Kur’ân-ı Kerim’de şefaatle ilgili ayetler ve ilgili hadis-i şerifler, insanları, istikamet üzere yaşamalarında ve ibadetlerini gerektiği gibi eda etmelerinde asla ihmale ve gevşek davranmaya götürmemelidir. Eğer insanlar kendilerini kurtarmaya bakmazlar ve şefaat edilmeye layık hale gelmezlerse, Hz. Peygamber dahi Allah’ın izni olmadan istediği kimseye şefaat etme gücüne sahip değildir.

Bir hadiste “Kur’ân-ı Kerim’i okuyun! Çünkü Kur’an, onu okuyanlara kıyâmet günü şefâatçi olarak gelecektir. Zehraveyn’i (Bakara ve Âl-i İmrân sûreleri) okuyun; zira onlar, kıyâmet gününde iki bulut yahut iki gölge veya saf bağlamış iki fırka kuş gibi gelecek ve okuyucularını müdâfaa edeceklerdir.  

 ‘Kur’an-ı Kerim’de otuz ayetlik (şanı yüce) bir sure vardır. Bu sure (kendisini okuyan) kimseye (kıyamet günü) şefaat eder ve Allah’ın onu affetmesini sağlar Bu sure Tebarekellezi bi-Yedihi’l-Mülk’dür. ”

İmâm-ı A’zam Ebû Hanîfe der ki, “başta Rasûlullah olmak üzere bütün peygamberler ve Allâh’ın izin verdiği sâlih kullar, evliyâullâh ve şehitler,  bazı günahkâr mü’minlere ve büyük günah sahibi kişilere şefâat edeceklerdir; bu haktır, âyet ve hadislerle sâbittir”.  Bu görüş, hiç şüphesiz Ehl-i Sünnet ve’l-Cemaat mensuplarının da görüşüdür.

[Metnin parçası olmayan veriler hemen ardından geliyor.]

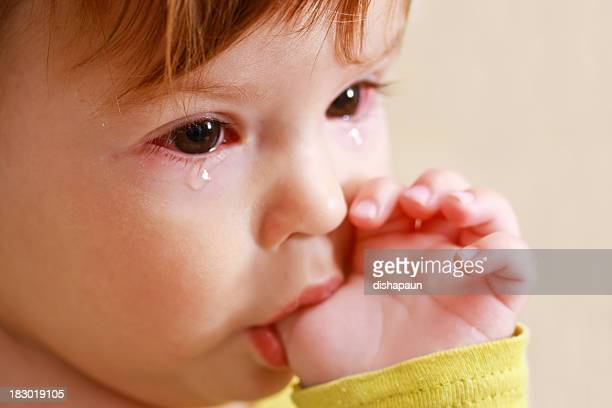 crying baby - conjunctivitis stock pictures, royalty-free photos & images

İmâm-ı Rabbânî,  “Kimi sâlih ve hayırlı mü’minlerin,  Allah Teâlâ’nın izni ile kıyâmet günü, âsîler ve günahkârlara şefaat etmeleri haktır, gerçektir. Rasûlüllah ‘Şefâatim, ümmetimden büyük günah sahipleri içindir buyurmuştur” demiştir.

 

Şefaatin kısımları olarak şunları sayabiliriz:

Sevgili Peygamberimizin’e ait olup şe-fâatin en büyüğü ve en önemlisi olan “şe-fâat-i uzmâ”

Rasûlullah’ın  mü’minler için Allah katında olan şefaati.

Diğer peygamberlerin, velîlerin, sâ-lihlerin, şehitlerin vs şefâat etmeye izinli olanların şefâatleri.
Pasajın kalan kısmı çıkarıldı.